На этом допрос был закончен, точнее говоря, запись его, но сами допросы продолжались еще десять дней, в течение которых о. Алексей категорически отказывался оговаривать себя и других. 26 ноября состоялся последний допрос.
– Сколько лет вы прослужили в качестве священника? – спросил следователь.
– Священником я служил двадцать восемь лет, с 1904 по 1932 год. В 1935 году меня как прибывшего из ссылки горсовет не зарегистрировал священником. С того времени я нахожусь за штатом. Отец мой, Бенеманский Константин Михайлович, был сельским священником с 1878 года по 1896 год.
– На предыдущем допросе вы следствию говорили неправду. Следствие настаивает на даче правдивых показаний. Вы являлись одним из активных участников контрреволюционной фашистско-монархической организации, существовавшей в городе Калинине. Признаете вы это?
– Ни к какой контрреволюционной организации я не принадлежал и не принадлежу и виновным себя в этом не признаю.
– Вы, Бенеманский, среди населения проводили контрреволюционную агитацию – о скорой гибели советской власти и расправе над коммунистами, ориентируясь при этом на помощь Германии и Италии. Признаете вы себя в этом виновным?
– Такой контрреволюционной агитации я не проводил и виновным в этом себя не признаю.
– Вы, Бенеманский, проводили среди отдельных граждан вербовку в контрреволюционную организацию. Признаете ли вы это?
– Нет, вербовку я нигде не проводил.
– Вы отдельным участникам вашей контрреволюционной организации давали задание о проведении ими контрреволюционной деятельности. Признаете вы это?
– Заданий я никому не давал и виновным себя в этом не признаю. Больше показать ничего не могу[14].
29 ноября следователь составил обвинительное заключение. Священник обвинялся в том, что он, "являясь активным участником контрреволюционной церковно-монархической группы, проводил вербовку новых участников в эту группу и давал задание отдельным членам контрреволюционной группы на сбор средств среди верующих на организуемый тайный монастырь в городе Калинине. Проводил среди населения активную контрреволюционную фашистскую агитацию"[15].

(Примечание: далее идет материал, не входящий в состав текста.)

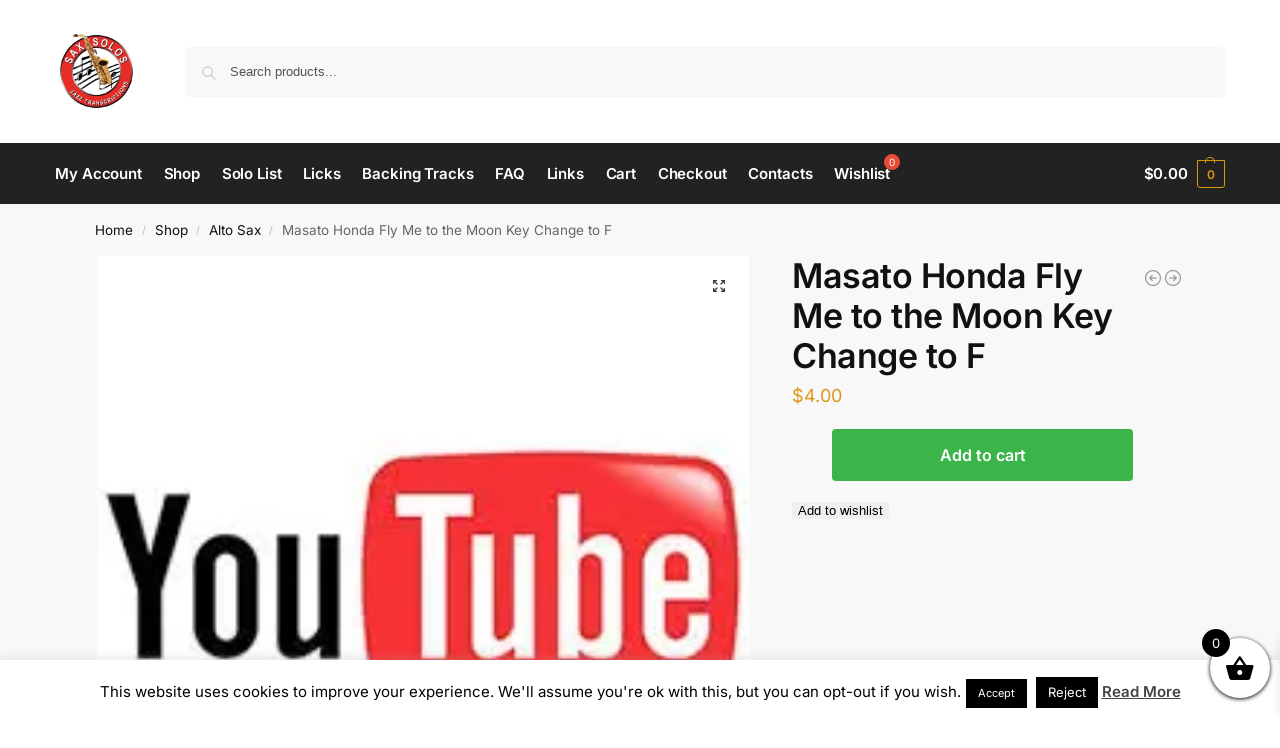

--- FILE ---
content_type: text/html; charset=utf-8
request_url: https://www.google.com/recaptcha/api2/aframe
body_size: 266
content:
<!DOCTYPE HTML><html><head><meta http-equiv="content-type" content="text/html; charset=UTF-8"></head><body><script nonce="HN9aJrrxqPEsSSrsH43QPA">/** Anti-fraud and anti-abuse applications only. See google.com/recaptcha */ try{var clients={'sodar':'https://pagead2.googlesyndication.com/pagead/sodar?'};window.addEventListener("message",function(a){try{if(a.source===window.parent){var b=JSON.parse(a.data);var c=clients[b['id']];if(c){var d=document.createElement('img');d.src=c+b['params']+'&rc='+(localStorage.getItem("rc::a")?sessionStorage.getItem("rc::b"):"");window.document.body.appendChild(d);sessionStorage.setItem("rc::e",parseInt(sessionStorage.getItem("rc::e")||0)+1);localStorage.setItem("rc::h",'1768431064880');}}}catch(b){}});window.parent.postMessage("_grecaptcha_ready", "*");}catch(b){}</script></body></html>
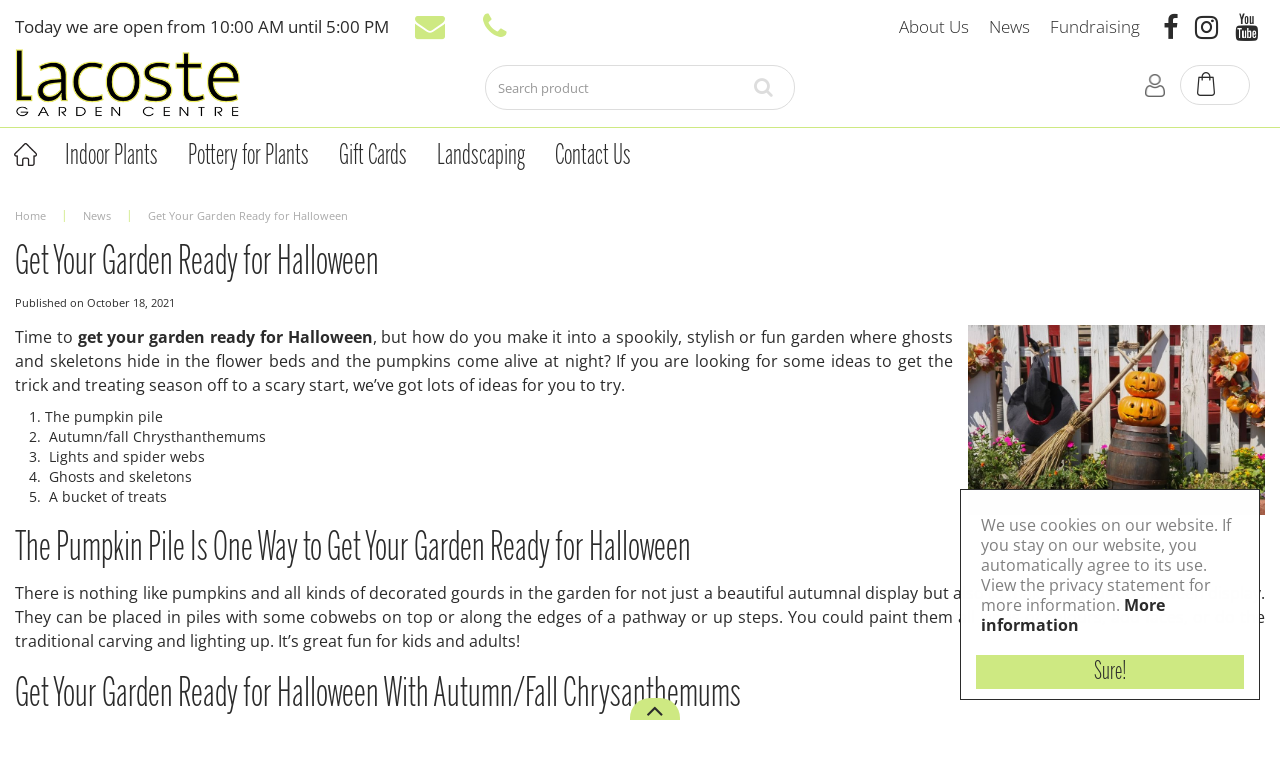

--- FILE ---
content_type: application/javascript; charset=utf-8
request_url: https://www.lacostegardencentre.com/website/functions.128.js
body_size: 1229
content:
$(document).ready( function() {

    var docScroll = $(document).scrollTop();
    var winWidth = $(window).width();
    var smallHeader = false;

    $(document).scroll( function() {
        docScroll = $(document).scrollTop();
        if(docScroll > 0) {
            if(smallHeader == false) {
                $('.placeholder-content_top').addClass('smallHeader');
                smallHeader = true;
            }
        } else {
            if(smallHeader == true) {
                $('.placeholder-content_top').removeClass('smallHeader');
                smallHeader = false;
            }
        }
    });
    if(docScroll > 0) {
        if(smallHeader == false) {
            $('.placeholder-content_top').addClass('smallHeader');
            smallHeader = true;
        }
    }

    $('.header_menu a').click( function(e) {
        e.preventDefault();
        $('#custom-toolbar').addClass('openMenu');
        $('#custom-toolbar').removeClass('closeMenu');
        $('html,body').addClass('noScroll');
    });

    // $('.header-search a').click(function(event) {
    //     $('.block_type_search_box_2').toggle();
    // });

	$('.nav_search_button a').click( function(e) {
		e.preventDefault();
		$('.placeholder-content_top .block_type_search_box_2').toggleClass('openSrc');
		$('.placeholder-content_top .block_type_search_box_2 input[type=text]').focus();
		//$('.placeholder-content_top').toggleClass('heightSrc');
	});

	$('.placeholder-content_top .block_type_search_box_2 input[type=text]').blur(function(){
		$('.placeholder-content_top .block_type_search_box_2').toggleClass('openSrc');
	});


	//Clicking footer
	var showContent = $('.block-content');

	$('.layout_block .block-title').click(function(){
		$(this).siblings(showContent).slideToggle();

		$(this).toggleClass('active');

		$('.layout_block .block-title').not(this).siblings(showContent).slideUp();
		$('.layout_block .block-title').not(this).removeClass('active');

		$('.layout_block.footer-social .block-content').stop();
	});


    $('.album-overview .photo-album .album-thumb').each( function() {
    	var albImg = $(this).find('img').attr('src');
    	$(this).attr('style','background-image: url("'+albImg+'");');
    });

    $('.news-overview .news-item figure, article.search-results .search-results-block .news-item figure, #extra-news-items .extra-news-item figure').each( function() {
        var newsImg = $(this).find('img').attr('src');
        $(this).attr('style','background-image: url("'+newsImg+'");');
    });

    $('.block_type_newsitems .frontpage-news-item figure, .block_type_newsitems .page-news-item figure ').each( function() {
        var newsImg = $(this).find('img').attr('data-src');
        $(this).attr('style','background-image: url("'+newsImg+'");');
    });

    //$('#header_pictures_fade li .hp-text').wrap('<span class="header-slide-wrap"></span>');

    $('#savingscardForm .label_type_StreetNumber, #savingscardForm .field_type_StreetNumber').wrapAll('<span class="street-nr-wrap"></span>');
	$('#savingscardForm .label_type_StreetNumberAddition, #savingscardForm .field_type_StreetNumberAddition').wrapAll('<span class="street-add-wrap"></span>');

	$('#newsletter-form-wrapper-1 form > div:first-of-type, #newsletter-form-wrapper-1 form > div:nth-of-type(2)').wrapAll('<div class="newsletter-form-wrap"></div>');
    $('#newsletter-form-wrapper-1 form > div:nth-of-type(2), #newsletter-form-wrapper-1 form > div:nth-of-type(3)').wrapAll('<div class="newsletter-form-wrap"></div>');

    $('.block_type_webshop_shoppingcart .popup-cart').prepend('<div id="closeCart"><i class="fa fa-angle-right"></i></div>');

    $('#product-options .quantity, #product-options #order-button').wrapAll('<li class="product-options-wrap"></li>');

    //   /webshop/events blocks
    $('#events-overview .event ').each( function() {
        $(this).find('.name, .bottom').wrapAll('<div class="event-block-wrap"></div>');
    });


    $('#closeCart').click( function(e) {
        $('.block_type_webshop_shoppingcart .popup-cart').removeClass('openCart');
    })

});


$(window).on('load', function() {

    $('#custom-toolbar').click( function() {
        $('#custom-toolbar').removeClass('openMenu');
        $('#custom-toolbar').addClass('closeMenu');
        $('html,body').removeClass('noScroll');
    });

    $('#custom-toolbar .block_type_navigation').click( function(e) {
        e.stopPropagation();
    });

});

$('.block_type_webshop_shoppingcart .block-content > a').click( function(e) {
    e.preventDefault();
    $('.block_type_webshop_shoppingcart .popup-cart').addClass('openCart');
});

Но нисколько не трогали эти обвинения души о. Алексея; он знал, что идет страдать за Христа и православную веру, что ни толстые стены тюрьмы, ни сам смертный приговор не отдалят его от Христа и Его Церкви.
2 декабря 1937 года Тройка НКВД приговорила о. Алексея к расстрелу. Протоиерей Алексей Бенеманский был расстрелян 4 декабря 1937 года[16]. Мучители тайно похоронили тело священномученика, и место его погребения осталось неизвестным. Отец Алексей отошел ко Господу как исповедник православия и мученик за Христа. Память о нем и поныне сохраняется среди верующих Тверской епархии.